There is also the consideration of having two vehicles instead of just one. You can purchase a nice used small ICE car which gets 35-50 MPG for under $5000, and consider any additional maintenance costs as a boost for local businesses. And a small car may be able to tow a fair size trailer, especially if it included some self-powered capability. And either one, or both, vehicles could be converted to electric, and have some "hybrid" capability built into a trailer to give extended range when needed.


----------



## SHtruck (Jun 24, 2012)

dragonsgate said:


> Here you go. Diesel Electric truck. I think you might want something a little smaller that you can fit in a standard garage but it is a good idea and I hope you get it done.


Yeah, that might be a little overkill for daily commuting. But actually, those mining trucks originally gave me the idea of series hybrid pick-up truck. Other one that inspired me is the Fisker Karma. Quite the opposite to a Cat


----------



## SHtruck (Jun 24, 2012)

Caps18 said:


> It is a question of money and how the trucks are built. They have no regard to using lightweight, but just as strong components, and almost no aerodynamic attributes.
> 
> How far do you want to go? If you are looking to use electric and then switch to diesel 30 miles down the road, I don't think it is practical. If your trips are 40 miles, you could get a diesel generator/micro-turbine to generate some power as you are driving that would reduce the depletion of your batteries.
> 
> I would look into an S10 or Ranger sized truck personally. But, it would be an interesting experiment if you have the money. (You can look at EVTV.me as they are converting an Escalade, which would be similar weight I bet.)
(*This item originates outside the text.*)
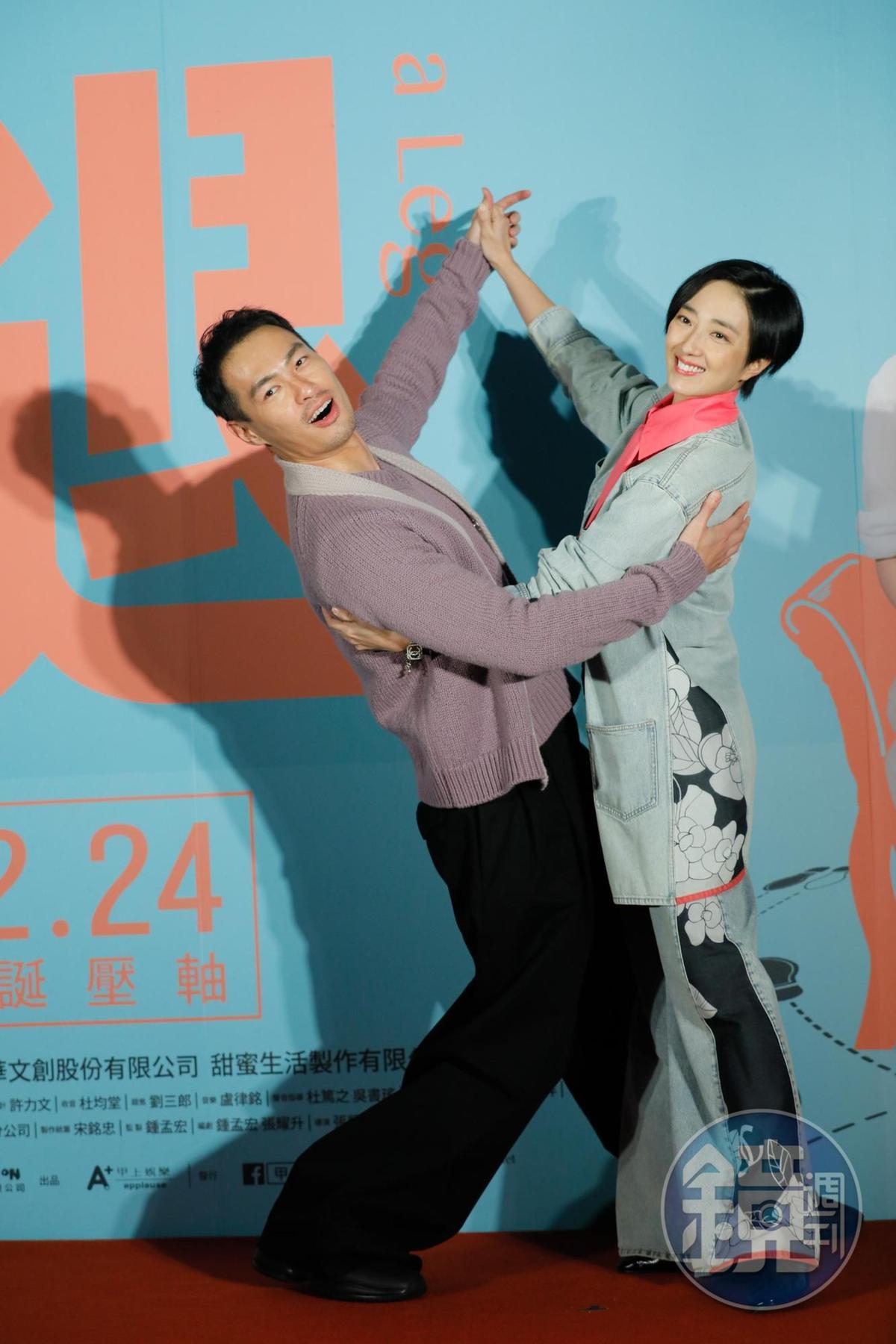 楊祐寧與桂綸鎂擺出共舞姿勢,象徵兩人在片中是以舞結緣。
At the moment I haven't thought about the budget. Maybe go with AC motor, AGM battery pack... Also instead of conventional ICE to turn generator, either micro-turbine like Bladonjets, or rotary engine, and fueled by CNG/CBG.
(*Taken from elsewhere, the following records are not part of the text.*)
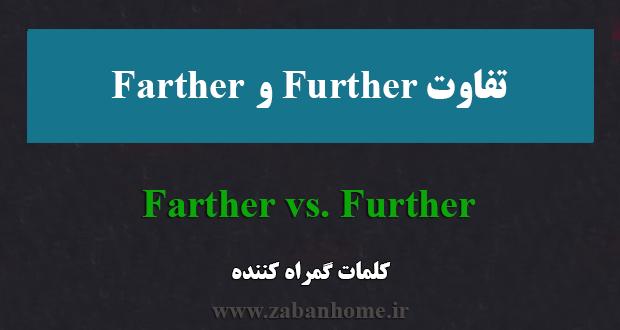 تفاوت farther و further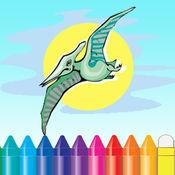 恐龙图画书 - 可爱绘图绘画儿童游戏 1
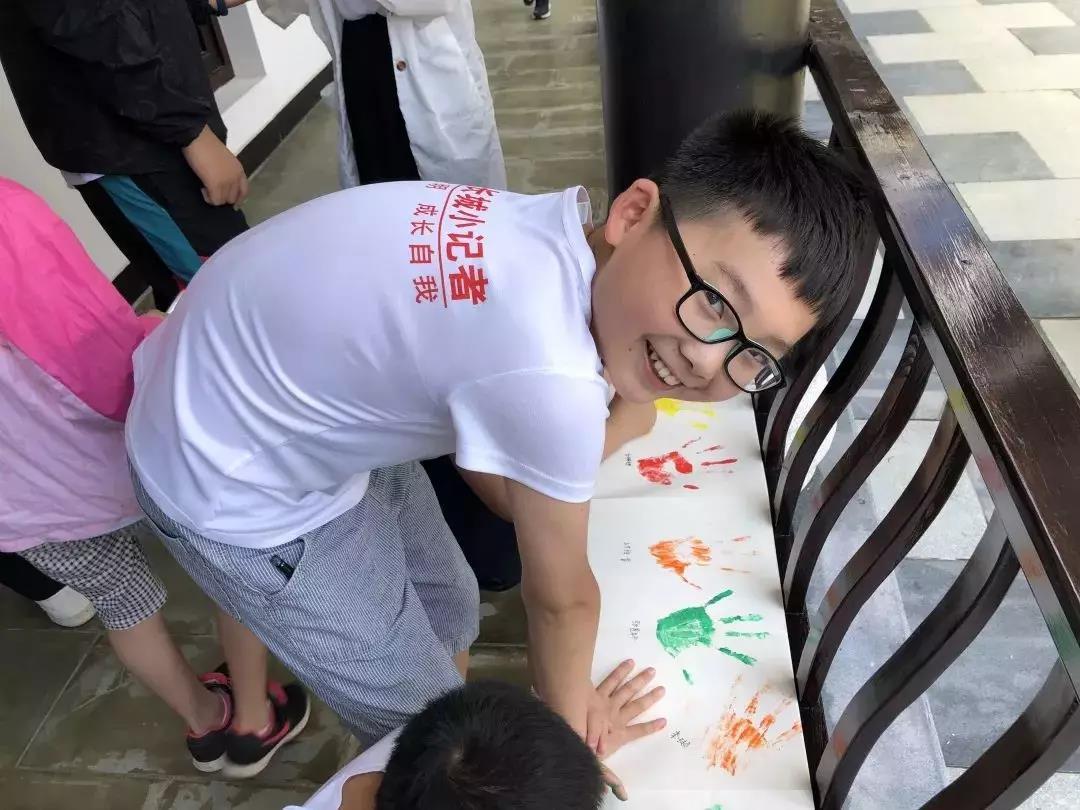 中国长城小记者,校外实践,夏令营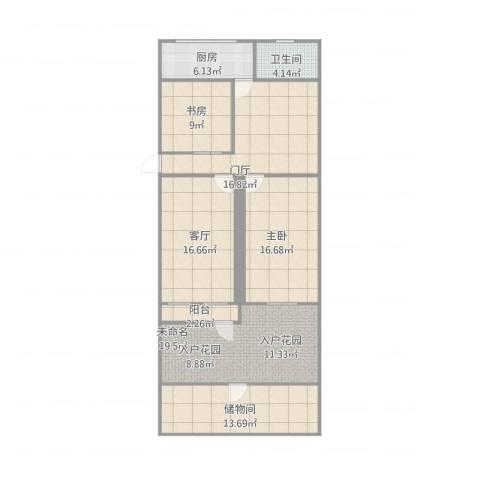 汽车站公交公司宿舍2室1厅1卫1厨144.00㎡户型图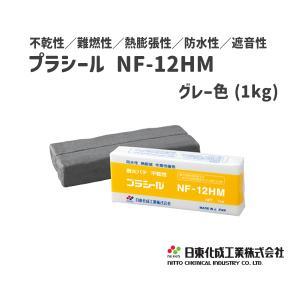 日東化成工業 耐火パテ プラシール NF-12HM (1Kg) グレー色 不乾性型/防水性/熱膨張性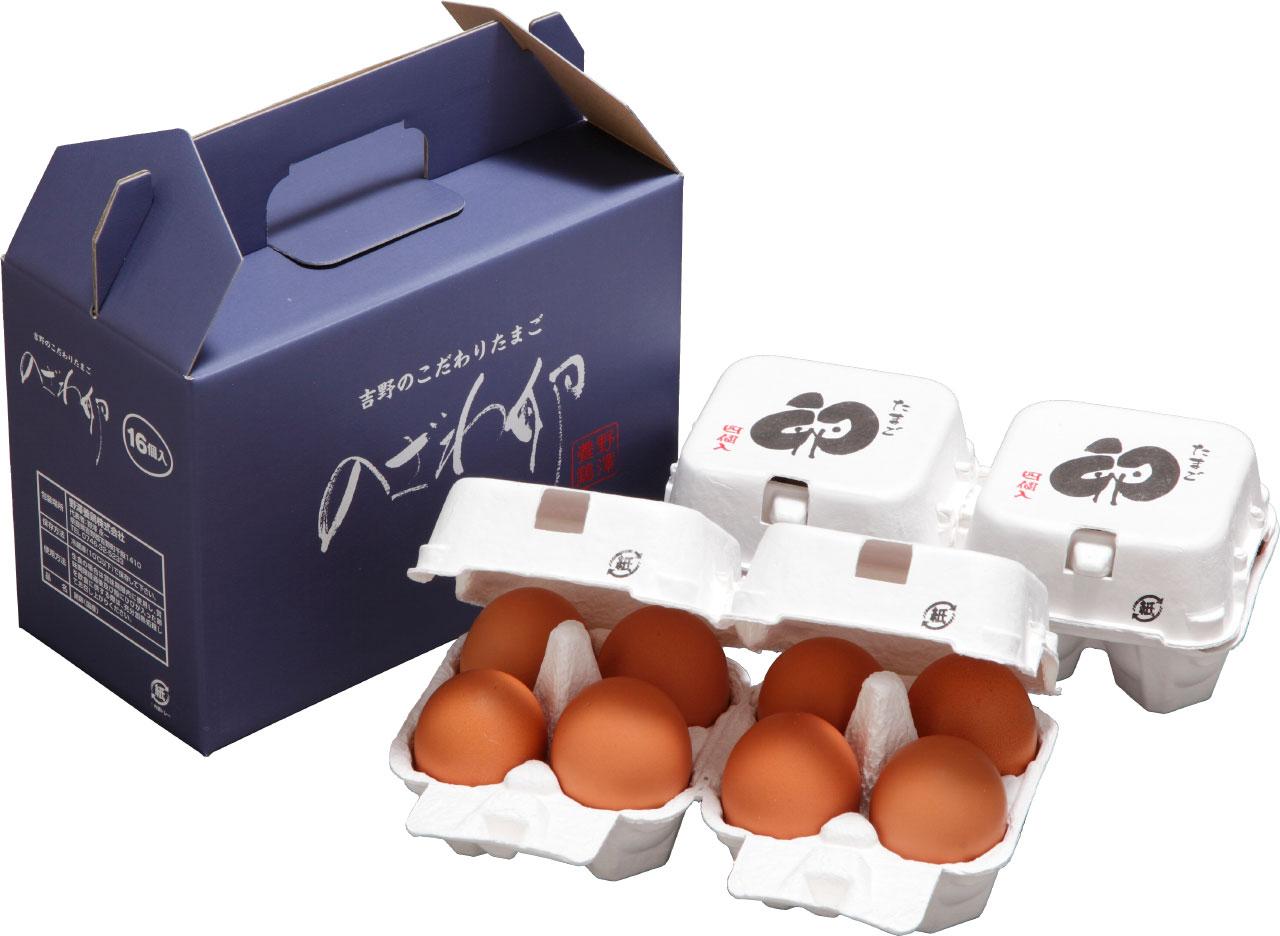 こだわりのざわ卵<16個>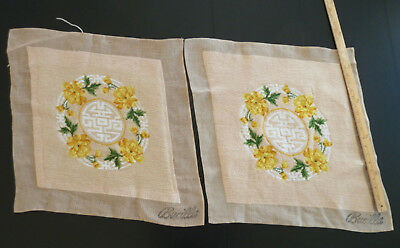 Crewel Wool Needlepoint Embroidered Cushion Covers Lot of 2 Yellow Bucilla 30336
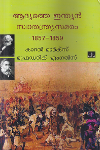 Thumbnail image of Book ആദ്യത്തെ ഇന്ത്യന് സ്വതന്ത്ര്യസമരം 1857-1859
My daily round trip is about 50 miles. Minimum. I can charge battery pack overnight and at work. But I tend to take that truck into off-roading and drive around countryside so getting it plugged is impossible at times, therefore ruling BEV out. Also I thought about the voltage, and 230V would be appropriate as I could use power tools on work sites without carrying separate genset. 

I like to think this as a experimental vehicle to commercial use, too, as the fact is that dinofuels are getting scarce and spendier every year. So there has to be alternatives.

Ok, I just googled around a bit to find out what the cost of a micro-turbine would be, and man that's expensive!! About $900/kW!! Back to drawing board...


----------



## SHtruck (Jun 24, 2012)

PStechPaul said:


> There is also the consideration of having two vehicles instead of just one. You can purchase a nice used small ICE car which gets 35-50 MPG for under $5000, and consider any additional maintenance costs as a boost for local businesses. And a small car may be able to tow a fair size trailer, especially if it included some self-powered capability. And either one, or both, vehicles could be converted to electric, and have some "hybrid" capability built into a trailer to give extended range when needed.


My wife could easily use EV, as her daily driving is about 10 miles. I just told her yesterday that what if we convert your Jeep to EV, she didn't bash the idea but said that when she goes to town she'll run out juice and would have to be towed back home 

But I don't see having a small car as third in our household, because just to keeping it road legal (insurance, tax, yearly safety inspection, maintenance) would be about $1200-1400/year. Neither any local business would gain much as I am a mechanic by profession so I do all the maintenance by myself, and I buy parts where ever I get them at the best price, whether it being local parts dealer or getting them overseas from States.

And me driving a small car, no, not going to happen  I've tried numerous cars, and mostly all of them have same problem; I can't sit comfortably in them. Either my knees are against dashboard, or my head hits the roof. I can adjust seat to cure pre-mentioned problems, but then I can't reach the steering wheel comfortably. But what really pisses me off is the gymnastic moves I have to take to get in or out of the car.


----------